Oracle has been known to change the behavior of its download site frequently. It is recommended you store the archives on an artifact server or s3 bucket. You can then override the attributes in a cookbook, role, or environment:

default['java']['jdk_version'] = '7'
default['java']['install_flavor'] = 'oracle'
default['java']['jdk']['7']['x86_64']['url'] = 'http://artifactory.example.com/artifacts/jdk-7u65-linux-x64.tar.gz'
default['java']['jdk']['7']['x86_64']['checksum'] = 'The SHA-256 checksum of the JDK archive'
default['java']['oracle']['accept_oracle_download_terms'] = true

Recommendations for inclusion in community cookbooks

This cookbook is a dependency for many other cookbooks in the Java/Chef sphere. Here are some guidelines for including it into other cookbooks:

Allow people to not use this cookbook

Many users manage Java on their own or have systems that already have java installed. Give these users an option to skip this cookbook, for example:

include_recipe 'java' if node['maven']['install_java']

This would allow a users of the maven cookbook to choose if they want the maven cookbook to install java for them or leave that up to the consumer.

Another good example is from the Jenkins Cookbook Java recipe.

Pinning to major version of cookbook and Java

This cookbook follows semver. It is recommended to pin at the major version of this cookbook when including it in other cookbooks, eg: depends 'java', '~> 1.0'

It is acceptable to set the node['java']['jdk_version'] to a specific version if required for your software to run, eg software xyz requires Java 8 to run. Refrain from pinning to specific patches of the JDK to allow users to consume security updates.

Development

This cookbook uses test-kitchen for integration tests and ChefSpec/RSpec for unit tests. See TESTING.md for testing instructions.
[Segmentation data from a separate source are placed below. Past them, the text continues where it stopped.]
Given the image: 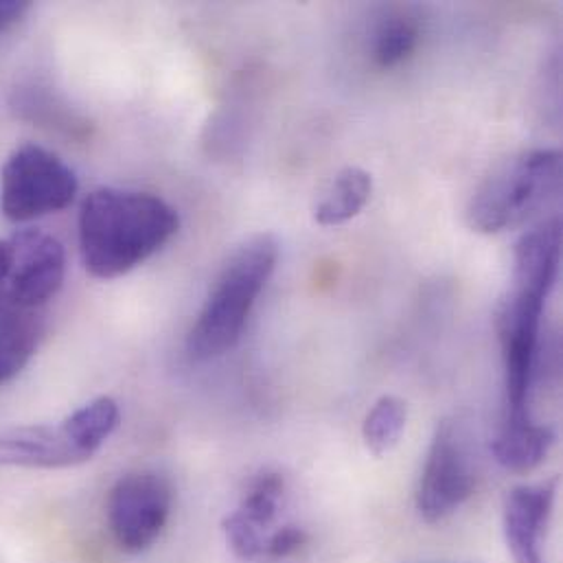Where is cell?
Returning <instances> with one entry per match:
<instances>
[{
	"label": "cell",
	"instance_id": "9a60e30c",
	"mask_svg": "<svg viewBox=\"0 0 563 563\" xmlns=\"http://www.w3.org/2000/svg\"><path fill=\"white\" fill-rule=\"evenodd\" d=\"M408 423V406L395 395L377 399L362 426V439L371 454L384 456L395 450Z\"/></svg>",
	"mask_w": 563,
	"mask_h": 563
},
{
	"label": "cell",
	"instance_id": "44dd1931",
	"mask_svg": "<svg viewBox=\"0 0 563 563\" xmlns=\"http://www.w3.org/2000/svg\"><path fill=\"white\" fill-rule=\"evenodd\" d=\"M11 257H13V249H11V240H0V287L9 277V268H11Z\"/></svg>",
	"mask_w": 563,
	"mask_h": 563
},
{
	"label": "cell",
	"instance_id": "5bb4252c",
	"mask_svg": "<svg viewBox=\"0 0 563 563\" xmlns=\"http://www.w3.org/2000/svg\"><path fill=\"white\" fill-rule=\"evenodd\" d=\"M373 194V178L368 172L360 167H344L333 178L329 191L313 209V220L320 227H338L355 216L366 207Z\"/></svg>",
	"mask_w": 563,
	"mask_h": 563
},
{
	"label": "cell",
	"instance_id": "7c38bea8",
	"mask_svg": "<svg viewBox=\"0 0 563 563\" xmlns=\"http://www.w3.org/2000/svg\"><path fill=\"white\" fill-rule=\"evenodd\" d=\"M553 443H555L553 430L536 423L533 419L503 421L492 450L496 461L505 470L516 474H527V472H533L547 459Z\"/></svg>",
	"mask_w": 563,
	"mask_h": 563
},
{
	"label": "cell",
	"instance_id": "ac0fdd59",
	"mask_svg": "<svg viewBox=\"0 0 563 563\" xmlns=\"http://www.w3.org/2000/svg\"><path fill=\"white\" fill-rule=\"evenodd\" d=\"M222 529H224V536H227V542H229L231 551L242 562H260V560H264L268 536H264L262 531H257L255 527L244 522L238 514L227 516L224 522H222Z\"/></svg>",
	"mask_w": 563,
	"mask_h": 563
},
{
	"label": "cell",
	"instance_id": "d6986e66",
	"mask_svg": "<svg viewBox=\"0 0 563 563\" xmlns=\"http://www.w3.org/2000/svg\"><path fill=\"white\" fill-rule=\"evenodd\" d=\"M307 542V536L302 533V529L296 527H283L277 529L275 533L268 536L266 540V551H264V560H287L294 553H298Z\"/></svg>",
	"mask_w": 563,
	"mask_h": 563
},
{
	"label": "cell",
	"instance_id": "52a82bcc",
	"mask_svg": "<svg viewBox=\"0 0 563 563\" xmlns=\"http://www.w3.org/2000/svg\"><path fill=\"white\" fill-rule=\"evenodd\" d=\"M474 492V467L461 428L443 419L432 437L417 489L419 516L434 525L452 516Z\"/></svg>",
	"mask_w": 563,
	"mask_h": 563
},
{
	"label": "cell",
	"instance_id": "4fadbf2b",
	"mask_svg": "<svg viewBox=\"0 0 563 563\" xmlns=\"http://www.w3.org/2000/svg\"><path fill=\"white\" fill-rule=\"evenodd\" d=\"M40 331L33 311L0 302V384L11 382L31 362Z\"/></svg>",
	"mask_w": 563,
	"mask_h": 563
},
{
	"label": "cell",
	"instance_id": "e0dca14e",
	"mask_svg": "<svg viewBox=\"0 0 563 563\" xmlns=\"http://www.w3.org/2000/svg\"><path fill=\"white\" fill-rule=\"evenodd\" d=\"M419 44V26L408 18H390L373 40V59L382 68H393L408 59Z\"/></svg>",
	"mask_w": 563,
	"mask_h": 563
},
{
	"label": "cell",
	"instance_id": "ba28073f",
	"mask_svg": "<svg viewBox=\"0 0 563 563\" xmlns=\"http://www.w3.org/2000/svg\"><path fill=\"white\" fill-rule=\"evenodd\" d=\"M9 240L13 257L9 277L0 287V302L33 311L46 305L64 285V246L53 235L35 229L20 231Z\"/></svg>",
	"mask_w": 563,
	"mask_h": 563
},
{
	"label": "cell",
	"instance_id": "2e32d148",
	"mask_svg": "<svg viewBox=\"0 0 563 563\" xmlns=\"http://www.w3.org/2000/svg\"><path fill=\"white\" fill-rule=\"evenodd\" d=\"M283 492H285V481L282 474L277 472H262L246 489L238 511L244 522L262 531L264 536H271L268 529L275 525L282 507Z\"/></svg>",
	"mask_w": 563,
	"mask_h": 563
},
{
	"label": "cell",
	"instance_id": "30bf717a",
	"mask_svg": "<svg viewBox=\"0 0 563 563\" xmlns=\"http://www.w3.org/2000/svg\"><path fill=\"white\" fill-rule=\"evenodd\" d=\"M558 498V481L522 485L505 500V540L516 563H544L542 540Z\"/></svg>",
	"mask_w": 563,
	"mask_h": 563
},
{
	"label": "cell",
	"instance_id": "6da1fadb",
	"mask_svg": "<svg viewBox=\"0 0 563 563\" xmlns=\"http://www.w3.org/2000/svg\"><path fill=\"white\" fill-rule=\"evenodd\" d=\"M79 253L95 279H117L156 255L180 229L178 211L154 194L97 189L79 209Z\"/></svg>",
	"mask_w": 563,
	"mask_h": 563
},
{
	"label": "cell",
	"instance_id": "5b68a950",
	"mask_svg": "<svg viewBox=\"0 0 563 563\" xmlns=\"http://www.w3.org/2000/svg\"><path fill=\"white\" fill-rule=\"evenodd\" d=\"M544 305L547 298L511 289L498 309V338L505 364L503 421L531 419L529 393L538 360Z\"/></svg>",
	"mask_w": 563,
	"mask_h": 563
},
{
	"label": "cell",
	"instance_id": "3957f363",
	"mask_svg": "<svg viewBox=\"0 0 563 563\" xmlns=\"http://www.w3.org/2000/svg\"><path fill=\"white\" fill-rule=\"evenodd\" d=\"M562 185V152L529 150L511 156L478 187L467 209L476 233L494 235L529 222Z\"/></svg>",
	"mask_w": 563,
	"mask_h": 563
},
{
	"label": "cell",
	"instance_id": "8fae6325",
	"mask_svg": "<svg viewBox=\"0 0 563 563\" xmlns=\"http://www.w3.org/2000/svg\"><path fill=\"white\" fill-rule=\"evenodd\" d=\"M562 262V224L560 220L522 235L514 255V289L549 298L558 282Z\"/></svg>",
	"mask_w": 563,
	"mask_h": 563
},
{
	"label": "cell",
	"instance_id": "7a4b0ae2",
	"mask_svg": "<svg viewBox=\"0 0 563 563\" xmlns=\"http://www.w3.org/2000/svg\"><path fill=\"white\" fill-rule=\"evenodd\" d=\"M279 240L271 233L249 238L222 266L187 335V353L209 362L229 353L244 333L249 316L279 264Z\"/></svg>",
	"mask_w": 563,
	"mask_h": 563
},
{
	"label": "cell",
	"instance_id": "277c9868",
	"mask_svg": "<svg viewBox=\"0 0 563 563\" xmlns=\"http://www.w3.org/2000/svg\"><path fill=\"white\" fill-rule=\"evenodd\" d=\"M77 191L75 172L57 154L35 143L15 147L0 172V209L15 224L66 209Z\"/></svg>",
	"mask_w": 563,
	"mask_h": 563
},
{
	"label": "cell",
	"instance_id": "8992f818",
	"mask_svg": "<svg viewBox=\"0 0 563 563\" xmlns=\"http://www.w3.org/2000/svg\"><path fill=\"white\" fill-rule=\"evenodd\" d=\"M174 505L169 481L156 472L121 476L108 496V525L117 547L136 555L147 551L165 531Z\"/></svg>",
	"mask_w": 563,
	"mask_h": 563
},
{
	"label": "cell",
	"instance_id": "9c48e42d",
	"mask_svg": "<svg viewBox=\"0 0 563 563\" xmlns=\"http://www.w3.org/2000/svg\"><path fill=\"white\" fill-rule=\"evenodd\" d=\"M92 456L77 443L68 423L22 426L0 432V465L26 470L77 467Z\"/></svg>",
	"mask_w": 563,
	"mask_h": 563
},
{
	"label": "cell",
	"instance_id": "ffe728a7",
	"mask_svg": "<svg viewBox=\"0 0 563 563\" xmlns=\"http://www.w3.org/2000/svg\"><path fill=\"white\" fill-rule=\"evenodd\" d=\"M29 9L31 4L22 0H0V35L15 22H20Z\"/></svg>",
	"mask_w": 563,
	"mask_h": 563
}]
</instances>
At this time due to licensing concerns, the IBM recipe is not set up in test kitchen. If you would like to test this locally, copy .kitchen.yml to .kitchen.local.yml and add the following suite:

suites:
- name: ibm
  run_list: ["recipe[java]"]
  attributes:
    java:
      install_flavor: "ibm"
      ibm:
        accept_ibm_download_terms: true
        url: "http://jenkins/ibm-java-x86_64-sdk-7.0-4.1.bin"
        checksum: the-sha256-checksum

Log into the IBM DeveloperWorks site to download a copy of the IBM Java SDK you wish to use/test, host it on an internal HTTP server, and calculate the SHA256 checksum to use in the suite.

License and Author

Copyright: 2014-2015, Agile Orbit, LLC

Licensed under the Apache License, Version 2.0 (the "License"); you may not use this file except in compliance with the License. You may obtain a copy of the License at

http://www.apache.org/licenses/LICENSE-2.0

Unless required by applicable law or agreed to in writing, software distributed under the License is distributed on an "AS IS" BASIS, WITHOUT WARRANTIES OR CONDITIONS OF ANY KIND, either express or implied. See the License for the specific language governing permissions and limitations under the License.